### Page text ###

Search and replace with regex - electricbookworks/constitution GitHub Wiki

When converting PDF text to markdown, you can speed up the process with regex search-and-replace.

Once we had cropped the original PDFs, saved as .docx and converted to markdown using pandoc, our markdown was still very rough. So our first clean-up step was to run a batch sequence of regex search-and-replaces on each document. While developing the sequence took time (about a day), it saved many days of manual clean up.

(If you're new to regex, this is a good intro.)

Naturally the regex couldn't fix everything and there was still a lot of human clean-up to do (e.g. numbering headings, correcting list-item structure, fixing incorrect cases, etc.).

Our batch regex

To create and run our batch sequence, we used Sublime Text 3 with the RegReplace plugin.

Here are our regex searches (as we saved them in reg_replace.sublime-settings):

{
    "replacements": {
        "const-unblockquote": {
            "find": "\\n>",
            "replace": "\\n"
        },
        "const-remove-html-comments": {
            "find": "<!\\-\\- \\-\\->",
            "replace": ""
        },
        "const-setext-to-hash-h1s":  {
            "find": "(.*)\\n(.*)[\\=]{2,}",
            "replace": "# \\1\\n"
        },
        "const-setext-to-hash-h2s":  {
            "find": "(.*)\\n(.*)[\\-]{2,}",
            "replace": "## \\1\\n"
        },
        "const-unwrap-lines": {
            "find": "(?<!\\n)\\n(?!\\n)",
            "replace": ""
        },
        "const-reduce-text-spaces": {
            "find": "([A-Z,a-z,0-9,\\,\\.,\\;])[ ]{2,}([a-z,A-Z,0-9,\\,\\.,\\;])",
            "replace": "\\1 \\2"

### Data excerpts ###

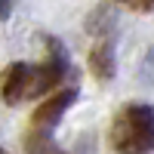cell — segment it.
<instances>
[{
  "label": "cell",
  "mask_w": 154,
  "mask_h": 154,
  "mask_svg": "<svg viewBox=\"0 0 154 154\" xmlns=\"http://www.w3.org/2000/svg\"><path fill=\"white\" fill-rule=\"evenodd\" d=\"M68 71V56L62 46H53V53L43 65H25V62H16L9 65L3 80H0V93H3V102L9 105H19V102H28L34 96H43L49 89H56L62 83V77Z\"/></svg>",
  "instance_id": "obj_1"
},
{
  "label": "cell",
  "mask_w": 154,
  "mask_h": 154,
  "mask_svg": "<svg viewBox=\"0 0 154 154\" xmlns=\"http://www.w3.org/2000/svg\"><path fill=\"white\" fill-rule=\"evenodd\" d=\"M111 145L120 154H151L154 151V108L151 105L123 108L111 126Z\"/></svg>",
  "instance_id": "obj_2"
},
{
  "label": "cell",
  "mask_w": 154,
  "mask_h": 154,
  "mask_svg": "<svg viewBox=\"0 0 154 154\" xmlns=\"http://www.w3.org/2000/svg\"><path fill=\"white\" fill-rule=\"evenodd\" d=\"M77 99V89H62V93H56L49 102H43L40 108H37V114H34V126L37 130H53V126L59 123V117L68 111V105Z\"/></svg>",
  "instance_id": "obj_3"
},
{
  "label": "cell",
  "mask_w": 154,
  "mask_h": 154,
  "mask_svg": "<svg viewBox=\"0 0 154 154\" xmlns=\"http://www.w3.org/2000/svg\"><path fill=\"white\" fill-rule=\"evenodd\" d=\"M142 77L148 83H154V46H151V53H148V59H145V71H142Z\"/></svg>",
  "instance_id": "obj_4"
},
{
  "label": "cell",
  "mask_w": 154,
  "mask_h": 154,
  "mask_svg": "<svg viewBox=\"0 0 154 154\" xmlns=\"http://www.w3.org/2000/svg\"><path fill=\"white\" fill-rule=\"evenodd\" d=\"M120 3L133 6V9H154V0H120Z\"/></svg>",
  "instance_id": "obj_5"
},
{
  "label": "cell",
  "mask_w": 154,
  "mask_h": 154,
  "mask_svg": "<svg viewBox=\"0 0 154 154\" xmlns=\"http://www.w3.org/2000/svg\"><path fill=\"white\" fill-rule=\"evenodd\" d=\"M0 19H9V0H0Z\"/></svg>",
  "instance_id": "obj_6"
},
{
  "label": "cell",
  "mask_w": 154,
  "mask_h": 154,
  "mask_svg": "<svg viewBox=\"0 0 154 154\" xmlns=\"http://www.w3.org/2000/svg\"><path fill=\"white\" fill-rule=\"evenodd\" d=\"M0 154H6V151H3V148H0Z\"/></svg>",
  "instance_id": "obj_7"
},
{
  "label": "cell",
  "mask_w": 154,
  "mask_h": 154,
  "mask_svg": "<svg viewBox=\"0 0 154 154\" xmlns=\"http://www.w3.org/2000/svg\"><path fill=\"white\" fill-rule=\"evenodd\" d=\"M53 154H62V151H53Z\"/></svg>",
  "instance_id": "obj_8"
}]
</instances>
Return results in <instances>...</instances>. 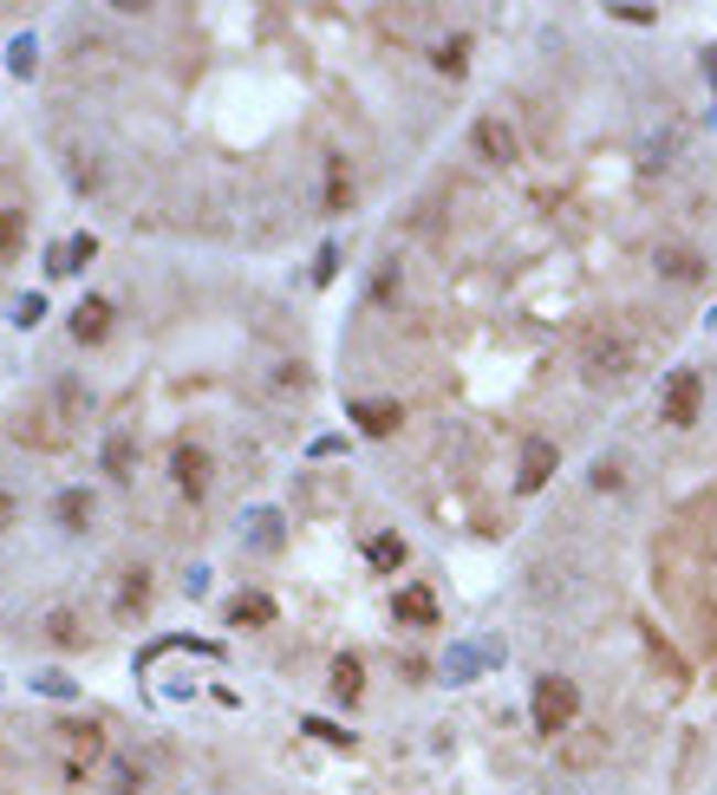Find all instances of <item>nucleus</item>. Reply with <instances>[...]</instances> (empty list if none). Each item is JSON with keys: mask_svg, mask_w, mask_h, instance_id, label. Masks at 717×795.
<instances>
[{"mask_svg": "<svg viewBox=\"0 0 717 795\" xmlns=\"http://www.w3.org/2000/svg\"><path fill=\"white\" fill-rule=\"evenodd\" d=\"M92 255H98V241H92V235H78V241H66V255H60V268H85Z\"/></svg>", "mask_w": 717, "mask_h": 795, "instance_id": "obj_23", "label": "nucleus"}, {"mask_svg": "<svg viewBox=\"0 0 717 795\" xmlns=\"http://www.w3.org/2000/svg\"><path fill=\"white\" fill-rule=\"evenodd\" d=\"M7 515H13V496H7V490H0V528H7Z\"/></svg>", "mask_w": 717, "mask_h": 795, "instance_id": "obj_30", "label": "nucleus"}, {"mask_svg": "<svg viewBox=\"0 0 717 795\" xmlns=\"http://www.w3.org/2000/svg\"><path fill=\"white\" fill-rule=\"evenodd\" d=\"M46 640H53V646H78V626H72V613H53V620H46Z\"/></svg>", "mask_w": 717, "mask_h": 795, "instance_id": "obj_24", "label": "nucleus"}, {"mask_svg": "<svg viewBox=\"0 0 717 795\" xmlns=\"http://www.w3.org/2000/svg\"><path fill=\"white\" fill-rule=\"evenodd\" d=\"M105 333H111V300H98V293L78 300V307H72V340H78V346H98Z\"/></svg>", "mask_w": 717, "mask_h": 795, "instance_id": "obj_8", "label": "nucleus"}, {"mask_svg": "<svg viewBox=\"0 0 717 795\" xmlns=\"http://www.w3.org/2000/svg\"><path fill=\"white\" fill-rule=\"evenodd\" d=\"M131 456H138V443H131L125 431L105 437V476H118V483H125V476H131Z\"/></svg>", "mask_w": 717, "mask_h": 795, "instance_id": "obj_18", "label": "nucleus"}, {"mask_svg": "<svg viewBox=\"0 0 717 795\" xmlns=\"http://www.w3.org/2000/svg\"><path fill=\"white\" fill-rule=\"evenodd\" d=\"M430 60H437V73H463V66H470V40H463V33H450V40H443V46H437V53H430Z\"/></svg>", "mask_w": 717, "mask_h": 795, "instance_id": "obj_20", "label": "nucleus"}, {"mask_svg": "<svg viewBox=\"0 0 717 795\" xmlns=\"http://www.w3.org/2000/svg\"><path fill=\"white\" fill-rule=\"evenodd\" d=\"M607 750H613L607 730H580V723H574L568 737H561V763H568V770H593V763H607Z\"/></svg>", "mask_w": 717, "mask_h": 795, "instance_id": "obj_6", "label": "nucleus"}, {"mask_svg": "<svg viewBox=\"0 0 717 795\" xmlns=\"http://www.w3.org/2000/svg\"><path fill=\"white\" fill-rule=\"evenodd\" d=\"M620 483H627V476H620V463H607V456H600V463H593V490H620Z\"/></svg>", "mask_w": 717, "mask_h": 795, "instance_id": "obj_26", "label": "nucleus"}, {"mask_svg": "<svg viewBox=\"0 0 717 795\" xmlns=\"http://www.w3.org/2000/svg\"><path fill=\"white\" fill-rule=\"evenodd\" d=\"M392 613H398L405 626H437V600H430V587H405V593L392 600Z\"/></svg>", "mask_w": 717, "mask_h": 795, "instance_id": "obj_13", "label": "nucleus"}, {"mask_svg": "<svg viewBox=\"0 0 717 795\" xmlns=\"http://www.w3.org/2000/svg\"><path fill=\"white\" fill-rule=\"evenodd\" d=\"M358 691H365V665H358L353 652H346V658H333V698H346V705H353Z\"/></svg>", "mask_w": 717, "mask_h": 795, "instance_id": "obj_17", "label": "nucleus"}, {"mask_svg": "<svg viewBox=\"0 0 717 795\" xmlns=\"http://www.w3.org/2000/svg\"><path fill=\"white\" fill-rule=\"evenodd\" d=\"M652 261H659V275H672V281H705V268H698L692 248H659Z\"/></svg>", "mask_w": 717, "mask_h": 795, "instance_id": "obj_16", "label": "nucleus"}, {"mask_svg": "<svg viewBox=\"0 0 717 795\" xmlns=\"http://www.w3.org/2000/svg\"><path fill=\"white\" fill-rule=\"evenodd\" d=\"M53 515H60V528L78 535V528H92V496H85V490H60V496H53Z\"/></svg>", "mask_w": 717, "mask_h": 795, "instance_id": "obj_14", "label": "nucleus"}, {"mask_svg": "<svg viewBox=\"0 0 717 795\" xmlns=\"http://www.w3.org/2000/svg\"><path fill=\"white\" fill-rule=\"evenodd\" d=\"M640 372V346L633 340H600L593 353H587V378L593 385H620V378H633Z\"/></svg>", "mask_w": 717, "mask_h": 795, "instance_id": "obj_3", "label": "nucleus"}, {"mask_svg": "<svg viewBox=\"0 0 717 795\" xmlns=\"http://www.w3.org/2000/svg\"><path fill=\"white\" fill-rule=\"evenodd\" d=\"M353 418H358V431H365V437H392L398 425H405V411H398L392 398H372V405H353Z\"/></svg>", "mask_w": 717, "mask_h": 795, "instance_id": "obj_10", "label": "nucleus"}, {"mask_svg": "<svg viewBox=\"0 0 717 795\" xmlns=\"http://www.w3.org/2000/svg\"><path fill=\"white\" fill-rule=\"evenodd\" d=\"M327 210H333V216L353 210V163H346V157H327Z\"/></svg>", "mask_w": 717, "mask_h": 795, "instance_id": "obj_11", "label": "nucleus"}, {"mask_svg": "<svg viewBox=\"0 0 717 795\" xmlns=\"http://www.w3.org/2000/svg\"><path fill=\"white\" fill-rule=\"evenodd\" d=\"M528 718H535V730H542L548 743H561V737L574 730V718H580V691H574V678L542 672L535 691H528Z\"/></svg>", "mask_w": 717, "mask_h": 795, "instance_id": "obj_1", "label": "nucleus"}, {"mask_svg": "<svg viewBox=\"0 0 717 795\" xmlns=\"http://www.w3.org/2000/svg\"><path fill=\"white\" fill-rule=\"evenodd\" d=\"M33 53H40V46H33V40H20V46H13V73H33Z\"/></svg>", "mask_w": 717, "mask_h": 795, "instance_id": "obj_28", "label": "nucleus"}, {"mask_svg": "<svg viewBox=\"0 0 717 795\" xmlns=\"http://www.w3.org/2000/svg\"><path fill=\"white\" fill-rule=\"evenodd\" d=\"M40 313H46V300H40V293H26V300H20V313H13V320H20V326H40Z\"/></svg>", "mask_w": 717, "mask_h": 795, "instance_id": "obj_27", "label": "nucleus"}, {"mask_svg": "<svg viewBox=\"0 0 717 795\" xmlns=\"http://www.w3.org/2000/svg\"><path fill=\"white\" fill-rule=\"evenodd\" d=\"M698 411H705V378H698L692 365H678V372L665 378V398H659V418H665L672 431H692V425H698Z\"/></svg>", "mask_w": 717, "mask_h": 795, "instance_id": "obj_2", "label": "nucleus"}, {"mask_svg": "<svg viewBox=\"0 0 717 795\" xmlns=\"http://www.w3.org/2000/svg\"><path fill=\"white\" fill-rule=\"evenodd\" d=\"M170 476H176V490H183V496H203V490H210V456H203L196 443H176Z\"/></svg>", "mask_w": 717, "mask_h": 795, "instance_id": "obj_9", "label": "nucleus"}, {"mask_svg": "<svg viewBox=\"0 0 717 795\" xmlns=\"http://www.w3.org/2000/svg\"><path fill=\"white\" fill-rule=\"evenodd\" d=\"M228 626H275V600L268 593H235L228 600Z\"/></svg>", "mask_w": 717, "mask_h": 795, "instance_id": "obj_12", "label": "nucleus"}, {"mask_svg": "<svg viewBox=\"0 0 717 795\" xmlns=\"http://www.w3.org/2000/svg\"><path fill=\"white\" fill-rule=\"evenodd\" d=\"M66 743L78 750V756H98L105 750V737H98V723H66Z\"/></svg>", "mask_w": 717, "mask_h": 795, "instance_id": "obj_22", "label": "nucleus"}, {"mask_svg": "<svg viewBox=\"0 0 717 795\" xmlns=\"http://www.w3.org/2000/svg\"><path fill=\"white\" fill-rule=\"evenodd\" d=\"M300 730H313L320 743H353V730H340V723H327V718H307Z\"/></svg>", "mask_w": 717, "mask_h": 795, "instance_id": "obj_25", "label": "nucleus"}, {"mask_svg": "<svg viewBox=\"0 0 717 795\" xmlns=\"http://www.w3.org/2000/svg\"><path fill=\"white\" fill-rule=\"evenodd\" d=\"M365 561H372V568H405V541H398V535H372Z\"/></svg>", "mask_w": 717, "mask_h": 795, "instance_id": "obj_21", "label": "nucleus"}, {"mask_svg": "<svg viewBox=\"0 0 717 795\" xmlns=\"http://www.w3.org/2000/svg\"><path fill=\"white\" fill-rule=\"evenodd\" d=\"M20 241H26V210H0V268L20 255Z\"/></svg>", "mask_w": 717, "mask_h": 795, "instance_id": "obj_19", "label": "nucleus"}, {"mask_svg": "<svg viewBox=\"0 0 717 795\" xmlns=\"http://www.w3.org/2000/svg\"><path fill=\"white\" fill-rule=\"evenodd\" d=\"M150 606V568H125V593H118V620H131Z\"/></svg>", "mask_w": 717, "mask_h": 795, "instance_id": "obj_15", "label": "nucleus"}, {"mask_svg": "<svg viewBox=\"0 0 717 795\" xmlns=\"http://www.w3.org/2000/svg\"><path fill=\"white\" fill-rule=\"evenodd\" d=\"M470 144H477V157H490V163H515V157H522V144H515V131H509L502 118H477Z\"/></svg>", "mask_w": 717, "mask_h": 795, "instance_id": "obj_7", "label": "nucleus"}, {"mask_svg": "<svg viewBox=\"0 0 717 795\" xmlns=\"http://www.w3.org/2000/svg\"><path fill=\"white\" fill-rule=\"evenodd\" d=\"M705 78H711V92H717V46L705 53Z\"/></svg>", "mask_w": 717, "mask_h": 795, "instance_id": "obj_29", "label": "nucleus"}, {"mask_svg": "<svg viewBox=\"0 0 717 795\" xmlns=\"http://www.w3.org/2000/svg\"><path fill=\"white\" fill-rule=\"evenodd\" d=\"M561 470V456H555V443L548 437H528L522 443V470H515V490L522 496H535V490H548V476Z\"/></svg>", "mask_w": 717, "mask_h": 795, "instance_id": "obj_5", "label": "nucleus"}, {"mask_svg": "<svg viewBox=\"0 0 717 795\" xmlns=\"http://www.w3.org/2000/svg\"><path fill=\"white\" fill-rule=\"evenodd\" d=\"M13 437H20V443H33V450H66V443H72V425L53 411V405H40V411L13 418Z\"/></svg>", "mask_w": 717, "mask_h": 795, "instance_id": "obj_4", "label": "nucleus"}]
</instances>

###

» **What to work on**: Restate the stretch of the regex wiki page from "When converting PDF" through "the RegReplace plugin.", switching "Sublime Text 3" to "Sublime Text 4".

» **The reply**:
When converting PDF text to markdown, you can speed up the process with regex search-and-replace.

Once we had cropped the original PDFs, saved as .docx and converted to markdown using pandoc, our markdown was still very rough. So our first clean-up step was to run a batch sequence of regex search-and-replaces on each document. While developing the sequence took time (about a day), it saved many days of manual clean up.

(If you're new to regex, this is a good intro.)

Naturally the regex couldn't fix everything and there was still a lot of human clean-up to do (e.g. numbering headings, correcting list-item structure, fixing incorrect cases, etc.).

Our batch regex

To create and run our batch sequence, we used Sublime Text 4 with the RegReplace plugin.